Saturday, September 22, 2007

Politics and Fedspeak

Greg Mankiw asks a very important Question: Where is the exact line to differentiate between Public and Private Information? The Bookstore, The Coop, went to the Expense and Labor Cost of finding the exact textbooks currently required by the Instructors at Harvard. Another point, though, consists of the limits of behavior that a Bookstore can demand of its Customers. The Bookstore’s contention was the individuals were not Customers, but Competition who were utilizing their facilities to advance their own business format. I would side with the Bookstore, and suggest the Website go to the Source, and ask the Harvard administration for a proper Reading list at whatever Cost the Administration places on the Information. On the other hand,
I also believe the Bookstore over-reacted to the stimulus of Competition, estimating that the total Cost to the Bookstore was slight loss of revenue; something which should just be accounted as normal Cost of doing business. The Bookstore could well attribute it to Advertising Expense, courting Good Will among the Student Body.

(EXERCISE SET):
1. In the blog post about the Harvard bookstore dispute, what is the bookstore's name?
2. List every person, institution, and group that the post on the Harvard bookstore dispute names, leaving out the individuals it calls Customers or Competition.
3. Write the next part of the blog post on the Harvard bookstore dispute, picking up after its last sentence.

(DATA EXTRACT):
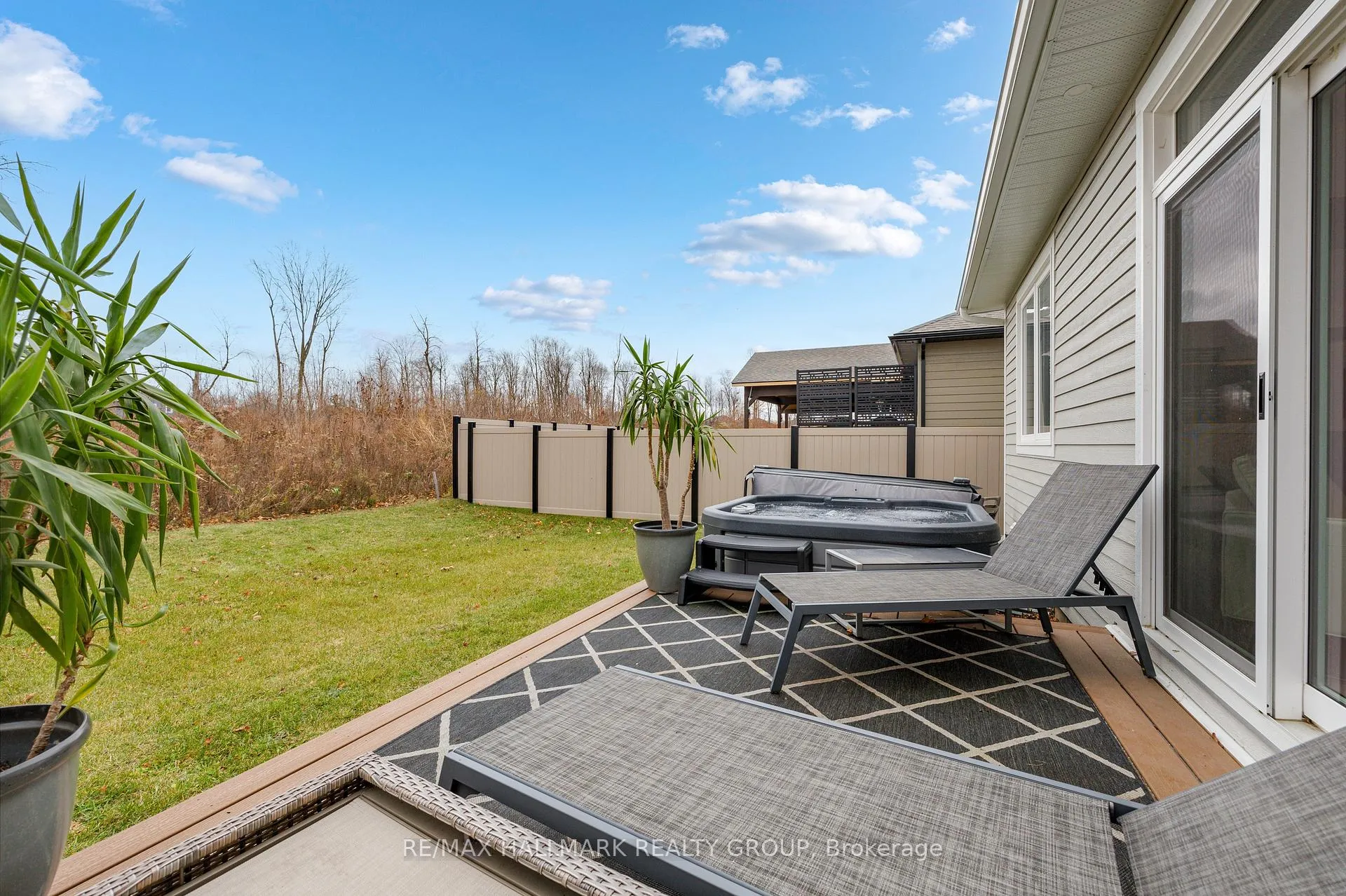 Photo 40 of 1077 Shearer Drive, Brockville — HOMEH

(OUTPUTS BY TASK):
1. The Coop.

2. Greg Mankiw; the Bookstore, The Coop; the Instructors at Harvard; the Website; the Harvard administration; the Student Body.

3.
Caroline Baum churns out an excellent article, but one which is probably unfair to Alan Greenspan. Anyone who has spent a lengthy Period in the Public Eye cannot avoid the stigmata of personal reaction to past on-going policies. Greenspan faced almost universal pressure to advocate some degree of fiscal policy for much of his reign. The development of his skills with ‘Fedspeak’ amplify his need to limit his intrusion into areas where he felt the Fed should not go. Caroline criticizes Greenspan’s ‘Irrational Exuberance of the Market’ Speech, though as Fed Chairman he perceived definite deviant market behavior, and knew some Warning must be given. It might simply be the fact that Greenspan as Fed Chairman was right too often, anathema to any Conservative when contemplating Federal Oversight of any kind.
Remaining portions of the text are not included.